Целую неделю не ходила Нина в клуб, а когда явилась на работу, выглядела такой бледной и исхудавшей, что никто из товарищей не усомнился в ее болезни. И Янченко, взглянув на нее, сразу понял: она действительно болела. Но не гриппом, конечно.
После репетиции, провожая ее домой, он дружески сказал:
— Прости, что не зашел проведать. Ты безусловно понимаешь, что не из боязни заразиться гриппом.
— Я не сержусь, — слабо улыбнулась Нина. — Никакого гриппа и не было. Душа у меня болела, Володя. Все из рук валилось. День и ночь думала о погибших товарищах. И жизнь не мила мне потому, что мы не могли им помочь, спасти от гибели.
— Но мы и в самом деле не в состоянии были помочь, — возразил Янченко.

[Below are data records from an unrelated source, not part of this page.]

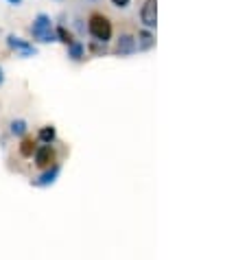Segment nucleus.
I'll use <instances>...</instances> for the list:
<instances>
[{
    "mask_svg": "<svg viewBox=\"0 0 247 260\" xmlns=\"http://www.w3.org/2000/svg\"><path fill=\"white\" fill-rule=\"evenodd\" d=\"M88 31L99 44H107V42L112 40L114 26L110 22V18L103 16V13H92L90 20H88Z\"/></svg>",
    "mask_w": 247,
    "mask_h": 260,
    "instance_id": "1",
    "label": "nucleus"
},
{
    "mask_svg": "<svg viewBox=\"0 0 247 260\" xmlns=\"http://www.w3.org/2000/svg\"><path fill=\"white\" fill-rule=\"evenodd\" d=\"M31 35H33V40H38V42H57L53 22H50V18L46 13H40V16L33 20Z\"/></svg>",
    "mask_w": 247,
    "mask_h": 260,
    "instance_id": "2",
    "label": "nucleus"
},
{
    "mask_svg": "<svg viewBox=\"0 0 247 260\" xmlns=\"http://www.w3.org/2000/svg\"><path fill=\"white\" fill-rule=\"evenodd\" d=\"M33 157H35V164H38L40 169H48V166H53L57 162L53 144H42V147H38Z\"/></svg>",
    "mask_w": 247,
    "mask_h": 260,
    "instance_id": "3",
    "label": "nucleus"
},
{
    "mask_svg": "<svg viewBox=\"0 0 247 260\" xmlns=\"http://www.w3.org/2000/svg\"><path fill=\"white\" fill-rule=\"evenodd\" d=\"M7 44H9L11 50H16L20 57H33V55H38V48H35L33 44H28L26 40L18 38V35H9V38H7Z\"/></svg>",
    "mask_w": 247,
    "mask_h": 260,
    "instance_id": "4",
    "label": "nucleus"
},
{
    "mask_svg": "<svg viewBox=\"0 0 247 260\" xmlns=\"http://www.w3.org/2000/svg\"><path fill=\"white\" fill-rule=\"evenodd\" d=\"M140 20L149 28L158 26V0H144L142 9H140Z\"/></svg>",
    "mask_w": 247,
    "mask_h": 260,
    "instance_id": "5",
    "label": "nucleus"
},
{
    "mask_svg": "<svg viewBox=\"0 0 247 260\" xmlns=\"http://www.w3.org/2000/svg\"><path fill=\"white\" fill-rule=\"evenodd\" d=\"M59 173H61V164H53V166H48V169L42 173V175L38 179H33V186H40V188H44V186H50V184H55L57 182V177H59Z\"/></svg>",
    "mask_w": 247,
    "mask_h": 260,
    "instance_id": "6",
    "label": "nucleus"
},
{
    "mask_svg": "<svg viewBox=\"0 0 247 260\" xmlns=\"http://www.w3.org/2000/svg\"><path fill=\"white\" fill-rule=\"evenodd\" d=\"M116 53L120 57H127V55H134L136 53V38L134 35H120L118 38V44H116Z\"/></svg>",
    "mask_w": 247,
    "mask_h": 260,
    "instance_id": "7",
    "label": "nucleus"
},
{
    "mask_svg": "<svg viewBox=\"0 0 247 260\" xmlns=\"http://www.w3.org/2000/svg\"><path fill=\"white\" fill-rule=\"evenodd\" d=\"M156 44V38L153 33L147 31V28H142L140 33H138V42H136V50H149L151 46Z\"/></svg>",
    "mask_w": 247,
    "mask_h": 260,
    "instance_id": "8",
    "label": "nucleus"
},
{
    "mask_svg": "<svg viewBox=\"0 0 247 260\" xmlns=\"http://www.w3.org/2000/svg\"><path fill=\"white\" fill-rule=\"evenodd\" d=\"M57 138V132H55V127L53 125H46V127H42L40 129V134H38V140L42 144H53Z\"/></svg>",
    "mask_w": 247,
    "mask_h": 260,
    "instance_id": "9",
    "label": "nucleus"
},
{
    "mask_svg": "<svg viewBox=\"0 0 247 260\" xmlns=\"http://www.w3.org/2000/svg\"><path fill=\"white\" fill-rule=\"evenodd\" d=\"M35 149H38V144H35L33 138H24L22 142H20V155L22 157H33Z\"/></svg>",
    "mask_w": 247,
    "mask_h": 260,
    "instance_id": "10",
    "label": "nucleus"
},
{
    "mask_svg": "<svg viewBox=\"0 0 247 260\" xmlns=\"http://www.w3.org/2000/svg\"><path fill=\"white\" fill-rule=\"evenodd\" d=\"M68 57H70V59H83V44H81V42L75 40L68 46Z\"/></svg>",
    "mask_w": 247,
    "mask_h": 260,
    "instance_id": "11",
    "label": "nucleus"
},
{
    "mask_svg": "<svg viewBox=\"0 0 247 260\" xmlns=\"http://www.w3.org/2000/svg\"><path fill=\"white\" fill-rule=\"evenodd\" d=\"M55 35H57V42H64L66 46H70L72 42H75V38H72V33H70V31H66L64 26H57V28H55Z\"/></svg>",
    "mask_w": 247,
    "mask_h": 260,
    "instance_id": "12",
    "label": "nucleus"
},
{
    "mask_svg": "<svg viewBox=\"0 0 247 260\" xmlns=\"http://www.w3.org/2000/svg\"><path fill=\"white\" fill-rule=\"evenodd\" d=\"M11 134L13 136H24L26 134V122L22 118H16V120H11Z\"/></svg>",
    "mask_w": 247,
    "mask_h": 260,
    "instance_id": "13",
    "label": "nucleus"
},
{
    "mask_svg": "<svg viewBox=\"0 0 247 260\" xmlns=\"http://www.w3.org/2000/svg\"><path fill=\"white\" fill-rule=\"evenodd\" d=\"M114 7H118V9H125V7H129V0H112Z\"/></svg>",
    "mask_w": 247,
    "mask_h": 260,
    "instance_id": "14",
    "label": "nucleus"
},
{
    "mask_svg": "<svg viewBox=\"0 0 247 260\" xmlns=\"http://www.w3.org/2000/svg\"><path fill=\"white\" fill-rule=\"evenodd\" d=\"M3 81H5V72H3V68H0V85H3Z\"/></svg>",
    "mask_w": 247,
    "mask_h": 260,
    "instance_id": "15",
    "label": "nucleus"
},
{
    "mask_svg": "<svg viewBox=\"0 0 247 260\" xmlns=\"http://www.w3.org/2000/svg\"><path fill=\"white\" fill-rule=\"evenodd\" d=\"M9 3H11V5H20V3H22V0H9Z\"/></svg>",
    "mask_w": 247,
    "mask_h": 260,
    "instance_id": "16",
    "label": "nucleus"
}]
</instances>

— Неправда! — сразу вспыхнула Нина. — Не могу я этому поверить. Надо было умереть, а помочь друзьям, вырвать их из тюрьмы.
— Послушай, Ниночка, партизаны сейчас далеко, в Зленковских или Клетнянских лесах. А здесь, в городе, у нас нет таких сил, чтобы организовать нападение на тюрьму, освободить арестованных.
— А разве мы сами не могли собрать людей? Сколько там той охраны? И тюрьма недалеко от леса. Освободили бы товарищей — ив лес.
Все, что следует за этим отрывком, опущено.